* start PROVIDED INFORMATION *
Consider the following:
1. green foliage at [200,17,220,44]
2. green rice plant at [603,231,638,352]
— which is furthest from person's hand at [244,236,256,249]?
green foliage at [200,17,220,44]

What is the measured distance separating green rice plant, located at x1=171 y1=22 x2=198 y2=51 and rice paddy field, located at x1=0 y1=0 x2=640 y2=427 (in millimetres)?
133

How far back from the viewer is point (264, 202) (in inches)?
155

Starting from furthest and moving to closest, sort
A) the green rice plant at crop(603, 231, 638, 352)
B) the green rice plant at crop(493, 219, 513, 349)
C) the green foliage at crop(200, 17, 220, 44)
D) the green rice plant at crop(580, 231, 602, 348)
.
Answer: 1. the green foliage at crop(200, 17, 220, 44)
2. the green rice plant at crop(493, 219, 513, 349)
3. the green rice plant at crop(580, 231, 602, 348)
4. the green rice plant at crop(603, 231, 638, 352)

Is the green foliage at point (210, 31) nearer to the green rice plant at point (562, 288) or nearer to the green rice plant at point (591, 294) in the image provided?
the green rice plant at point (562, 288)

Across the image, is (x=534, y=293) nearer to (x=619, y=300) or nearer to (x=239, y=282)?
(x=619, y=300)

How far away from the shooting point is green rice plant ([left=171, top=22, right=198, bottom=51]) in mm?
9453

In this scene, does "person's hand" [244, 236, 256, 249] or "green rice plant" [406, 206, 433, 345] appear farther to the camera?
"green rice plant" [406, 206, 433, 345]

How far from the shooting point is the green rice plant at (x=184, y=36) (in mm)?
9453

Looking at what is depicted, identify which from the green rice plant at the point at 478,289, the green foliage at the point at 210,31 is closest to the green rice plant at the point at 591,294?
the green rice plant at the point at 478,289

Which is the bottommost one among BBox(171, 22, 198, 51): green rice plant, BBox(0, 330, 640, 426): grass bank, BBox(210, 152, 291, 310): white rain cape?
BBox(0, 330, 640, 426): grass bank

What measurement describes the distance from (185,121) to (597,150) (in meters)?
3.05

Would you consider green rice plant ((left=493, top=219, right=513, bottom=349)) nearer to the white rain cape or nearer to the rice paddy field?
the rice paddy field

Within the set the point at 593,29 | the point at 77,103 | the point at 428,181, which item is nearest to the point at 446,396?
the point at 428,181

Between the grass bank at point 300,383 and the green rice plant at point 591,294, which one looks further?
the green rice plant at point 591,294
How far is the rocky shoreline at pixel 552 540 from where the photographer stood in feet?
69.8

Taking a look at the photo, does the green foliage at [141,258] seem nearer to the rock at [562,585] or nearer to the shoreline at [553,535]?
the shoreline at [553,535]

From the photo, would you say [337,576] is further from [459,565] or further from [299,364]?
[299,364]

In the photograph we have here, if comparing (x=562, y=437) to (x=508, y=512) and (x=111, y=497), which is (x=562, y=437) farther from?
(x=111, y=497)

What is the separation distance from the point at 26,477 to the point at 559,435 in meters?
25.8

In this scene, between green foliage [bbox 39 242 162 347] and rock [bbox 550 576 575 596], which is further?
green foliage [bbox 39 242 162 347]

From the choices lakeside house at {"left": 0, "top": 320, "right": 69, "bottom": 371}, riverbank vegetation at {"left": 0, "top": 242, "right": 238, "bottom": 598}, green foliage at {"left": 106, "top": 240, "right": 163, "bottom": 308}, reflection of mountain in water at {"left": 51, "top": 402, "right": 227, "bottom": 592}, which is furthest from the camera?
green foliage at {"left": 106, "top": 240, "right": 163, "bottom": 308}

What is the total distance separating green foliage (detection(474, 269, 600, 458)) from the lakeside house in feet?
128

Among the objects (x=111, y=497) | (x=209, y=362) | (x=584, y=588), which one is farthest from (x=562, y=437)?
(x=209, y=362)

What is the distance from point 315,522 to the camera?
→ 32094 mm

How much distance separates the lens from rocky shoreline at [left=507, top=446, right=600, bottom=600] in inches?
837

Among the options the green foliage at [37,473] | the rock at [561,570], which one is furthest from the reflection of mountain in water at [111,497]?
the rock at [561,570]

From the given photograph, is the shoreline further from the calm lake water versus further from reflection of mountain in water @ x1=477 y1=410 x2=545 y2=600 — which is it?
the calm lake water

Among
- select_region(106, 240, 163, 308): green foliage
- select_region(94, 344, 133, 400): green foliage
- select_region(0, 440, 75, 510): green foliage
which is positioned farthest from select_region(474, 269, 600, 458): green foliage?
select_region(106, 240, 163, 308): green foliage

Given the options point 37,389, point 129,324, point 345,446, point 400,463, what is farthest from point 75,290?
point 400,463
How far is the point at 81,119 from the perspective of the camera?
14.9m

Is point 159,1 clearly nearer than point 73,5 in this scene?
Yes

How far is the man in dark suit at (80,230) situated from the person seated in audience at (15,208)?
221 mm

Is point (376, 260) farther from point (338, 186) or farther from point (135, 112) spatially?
* end PROVIDED INFORMATION *
*GIVEN TASK*:
Give back exactly the lines that run from the line with "Among the objects" through the close of the material, counting both ends, and nothing more.

*TASK RESPONSE*:
Among the objects (x=111, y=497) | (x=209, y=362) | (x=584, y=588), which one is farthest from (x=562, y=437)?
(x=209, y=362)

What is the distance from point 315,522 to the camera?
→ 32094 mm

How much distance separates the lens from rocky shoreline at [left=507, top=446, right=600, bottom=600] in inches?
837

Among the options the green foliage at [37,473] | the rock at [561,570], which one is furthest from the reflection of mountain in water at [111,497]?
the rock at [561,570]

From the given photograph, is the shoreline further from the calm lake water versus further from reflection of mountain in water @ x1=477 y1=410 x2=545 y2=600 — which is it?
the calm lake water

Among
- select_region(106, 240, 163, 308): green foliage
- select_region(94, 344, 133, 400): green foliage
- select_region(0, 440, 75, 510): green foliage
which is positioned farthest from select_region(474, 269, 600, 458): green foliage?
select_region(106, 240, 163, 308): green foliage

Given the options point 37,389, point 129,324, point 345,446, point 400,463, what is farthest from point 75,290?
point 400,463
How far is the point at 81,119 from the perspective of the camera?
14.9m

Is point 159,1 clearly nearer than point 73,5 in this scene?
Yes

How far is the man in dark suit at (80,230) situated from the person seated in audience at (15,208)?
221 mm

Is point (376, 260) farther from point (338, 186) or farther from point (135, 112) spatially?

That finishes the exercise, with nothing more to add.